▶ EXERCISE TASK A:
Print the records verbatim, starting at the line that contains "How far in space" and ending with the last of the records, both included. Leave out the pictures.
▶ EXERCISE TASK B:
Carry on the text about RTP payload types and SSRCs from the point where it stops.

-- start PAGE --

Note that a number of encodings are described in the RTP A/V profile which do not have a static (permanent) payload type. The RTP A/V Profile defines names for encodings which may be used by SDP or other mechanisms to specify the mapping. Encodings may also be identified by object identifiers or other names.
Since the space for payload types is limited, only very common encodings should be assigned static types. These are typically audio and video encodings “blessed” by international standardization bodies, such as the G. series of ITU-T audio encodings. The RTP A/V Profile defines a set of criteria for making static assignments.
Question 21. If I’m Using H.323 Or Other Set-up Protocol, Can I Ignore The Rtp Payload Type (pt) Field?
An application must never just play a packet without inspecting its payload type, even if a single payload type has been negotiated via H.245 or similar protocols. New mechanisms, including transmission of DTMF digits (RFC 2833), comfort noise indication, forward error correction using redundant data, switching of encodings to take into account network conditions may conveniently use the PT to indicate special packets, which an end application can ignore, if desired, ensuring backward compatibility. But this assumption is violated if an application blindly plays back all packets regardless of PT. Also, in multicast environments, it is unlikely that every sender will use the same payload type.
Question 22. Should The Rtp Payload Type (pt) Field Be Used For Multiplexing Different Streams?
It has been suggested that in some environments (such as RTP over AAL5) that lack lower-layer muxing abilities, the RTP payload type (PT) field be used to differentiate streams originating from different sources. This is a fundamentally bad idea and violates the letter and intent of the specification. It makes use of multiple PTs in a single stream difficult (see previous question). It is also unnecessary, as the SSRC was designed for distinguishing several sources.
Question 23. Should The Rtp Ssrc Be Used For Demultiplexing Different Streams For The Same Rtp Session?
The RTP SSRC is meant to label streams from different sources, that is, each sender in a conference has its own SSRC. It has been suggested to have a single source, using the same RTP session (identified by source and destination addresses and ports), send different media, such as an audio and video stream, using different SSRCs.
This is generally a bad idea for the following reasons:
An RTP mixer normally combines all the SSRCs it receives on an RTP session according to the composition method that is appropriate for that session (e.g., mixing for audio). If multiple media are sent on one session, then the SSRCs must be segregated per medium based on external information. That gets complicated with sources coming from multiple places. It is similarly more complicated for and end node receiver to handle streams coming from multiple sources to the same RTP session if some of those sources don’t all get fed to the same compositor (mixer, selector, whatever).
Carrying multiple media in one RTP session precludes the use of different network paths or network resource allocations if appropriate. For the typical synchronized audio/video stream one may not want different paths, but it is not hard to imagine situations where one medium should go via a low-bandwidth, low-delay terrestrial path while another can tolerate the longer delay of a satellite path in order to get higher bandwidth.

-- end PAGE --
-- start DATA RECORDS --

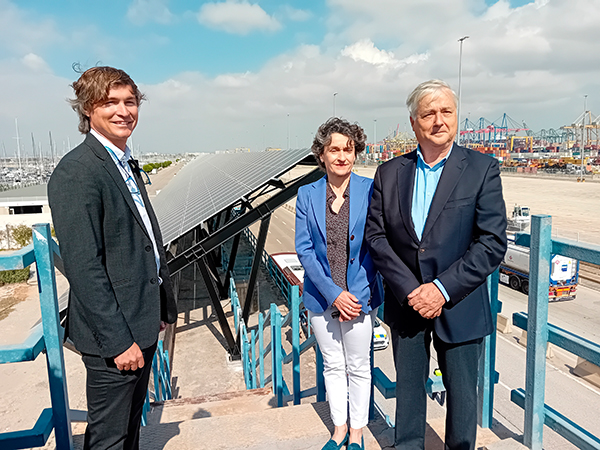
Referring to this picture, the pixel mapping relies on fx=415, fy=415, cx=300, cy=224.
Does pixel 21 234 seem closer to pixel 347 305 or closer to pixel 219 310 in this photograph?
pixel 219 310

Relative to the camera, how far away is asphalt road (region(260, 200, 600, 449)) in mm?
8523

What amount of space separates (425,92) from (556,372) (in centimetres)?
1126

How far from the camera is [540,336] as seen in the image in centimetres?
213

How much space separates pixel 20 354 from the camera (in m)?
1.81

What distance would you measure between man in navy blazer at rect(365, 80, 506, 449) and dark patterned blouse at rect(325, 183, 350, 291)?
0.68 feet

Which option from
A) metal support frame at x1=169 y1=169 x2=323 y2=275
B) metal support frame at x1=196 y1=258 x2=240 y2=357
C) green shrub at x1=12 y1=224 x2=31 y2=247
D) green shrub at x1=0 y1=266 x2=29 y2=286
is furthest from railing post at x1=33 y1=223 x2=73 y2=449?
green shrub at x1=12 y1=224 x2=31 y2=247

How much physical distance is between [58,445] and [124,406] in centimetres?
48

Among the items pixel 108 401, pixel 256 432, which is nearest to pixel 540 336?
pixel 256 432

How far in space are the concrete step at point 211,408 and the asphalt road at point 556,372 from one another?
287cm

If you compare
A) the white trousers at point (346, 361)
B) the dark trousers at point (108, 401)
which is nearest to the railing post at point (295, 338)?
the white trousers at point (346, 361)

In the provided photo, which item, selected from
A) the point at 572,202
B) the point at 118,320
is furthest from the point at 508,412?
the point at 572,202

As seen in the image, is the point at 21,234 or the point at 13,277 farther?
the point at 21,234

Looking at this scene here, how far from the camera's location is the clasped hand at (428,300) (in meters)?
1.99

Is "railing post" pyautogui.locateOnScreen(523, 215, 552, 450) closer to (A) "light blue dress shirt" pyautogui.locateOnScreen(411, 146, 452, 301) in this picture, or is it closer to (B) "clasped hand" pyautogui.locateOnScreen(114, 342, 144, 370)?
(A) "light blue dress shirt" pyautogui.locateOnScreen(411, 146, 452, 301)
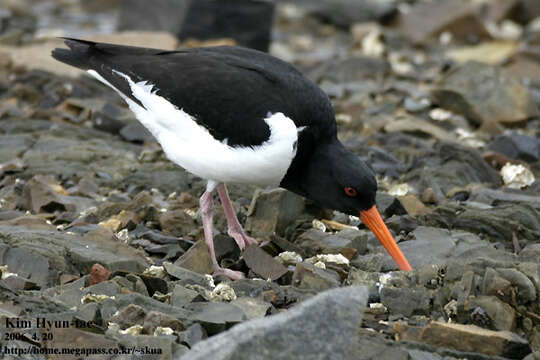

-- end DATA RECORDS --

▶ EXERCISE RESULT A:
How far in space are the concrete step at point 211,408 and the asphalt road at point 556,372 from one another?
287cm

If you compare
A) the white trousers at point (346, 361)
B) the dark trousers at point (108, 401)
which is nearest to the railing post at point (295, 338)?
the white trousers at point (346, 361)

In the provided photo, which item, selected from
A) the point at 572,202
B) the point at 118,320
is furthest from the point at 508,412?
the point at 572,202

As seen in the image, is the point at 21,234 or the point at 13,277 farther?
the point at 21,234

Looking at this scene here, how far from the camera's location is the clasped hand at (428,300) (in meters)?
1.99

Is "railing post" pyautogui.locateOnScreen(523, 215, 552, 450) closer to (A) "light blue dress shirt" pyautogui.locateOnScreen(411, 146, 452, 301) in this picture, or is it closer to (B) "clasped hand" pyautogui.locateOnScreen(114, 342, 144, 370)?
(A) "light blue dress shirt" pyautogui.locateOnScreen(411, 146, 452, 301)

▶ EXERCISE RESULT B:
Carrying multiple media in one RTP session precludes reception of a subset of the media if desired, for example just audio if video would exceed the available bandwidth. This is not an issue for unicast since that choice of media would be controlled by the exchange with the sender, but it is valuable for multicast with heterogeneous receivers.
Carrying multiple media in one RTP session precludes receiver implementations that use separate processes for the different media, whereas using separate RTP sessions permits either single- or multiple-process implementations. Consider the development of “desk area networks” at MIT, ISI and other places in which the display and the speaker may have different IP addresses. This is an instance of the general philosophy of demultiplexing at the lowest level possible.
Also, making the SSRC fixed is a problem in the multicast case because collision resolution might require changing the SSRC id.(contributed by Steve Casner)
Question 24. Do Receivers Need Their Own Ssrc Identifiers?
Yes, all participants in an RTP session have SSRC values, since they are needed in receiver reports.
Question 25. Why Can’t We Just Use Tcp For Audio And Video?
For delivering audio and video for playback, TCP may be appropriate. Also, with sufficiently long buffering and adequate average throughput, near-real-time delivery using TCP can be successful, as practiced by the Netscape WWW browser. TCP may often run over highly lossy networks (e.g., the German X.25 network) with acceptable throughput, even though the uncompensated losses would make audio or video communication impossible.
However, for real-time delivery of audio and video, TCP and other reliable transport protocols such as XTP are inappropriate. The three main reasons are:
Reliable transmission is inappropriate for delay-sensitive data such as real-time audio and video. By the time the sender has discovered the missing packet and retransmitted it, at least one round-trip time, likely more, has elapsed. The receiver either has to wait for the retransmission, increasing delay and incurring an audible gap in playout, or discard the retransmitted packet, defeating the TCP mechanism. Standard TCP implementations force the receiver application to wait, so that packet losses would always yield increased delay. Note that a single packet lost repeatedly could drastically increase delay, which would persist at least until the end of talkspurt.
TCP cannot support multicast.
The TCP congestion control mechanisms decreases the congestion window when packet losses are detected (“slow start”). Audio and video, on the other hand, have “natural” rates that cannot be suddenly decreased without starving the receiver. For example, standard PCM audio requires 64 kb/s, plus any header overhead, and cannot be delivered in less than that. Video could be more easily throttled simply by slowing the acquisition of frames at the sender when the transmitter’s send buffer is full, with the corresponding delay. The correct congestion response for these media is to change the audio/video encoding, video frame rate, or video image size at the transmitter, based, for example, on feedback received through RTCP receiver report packets.
An additional small disadvantage is that the TCP and XTP headers are larger than a UDP header (40 bytes for TCP and XTP 3.6, 32 bytes for XTP 4.0, compared to 8 bytes). Also, these reliable transport protocols do not contain the necessary timestamp and encoding information needed by the receiving application, so that they cannot replace RTP. (They would not need the sequence number as these protocols assure that no losses or reordering takes place.)
While LANs often have sufficient bandwidth and low enough losses not to trigger these problems, TCP does not offer any advantages in that scenario either, except for the recovery from rare packet losses. Even in a LAN with no losses, the TCP slow start mechanism would limit the initial rate of the source for the first few round-trip times.
Question 26. Can’t We Just Use Xtp?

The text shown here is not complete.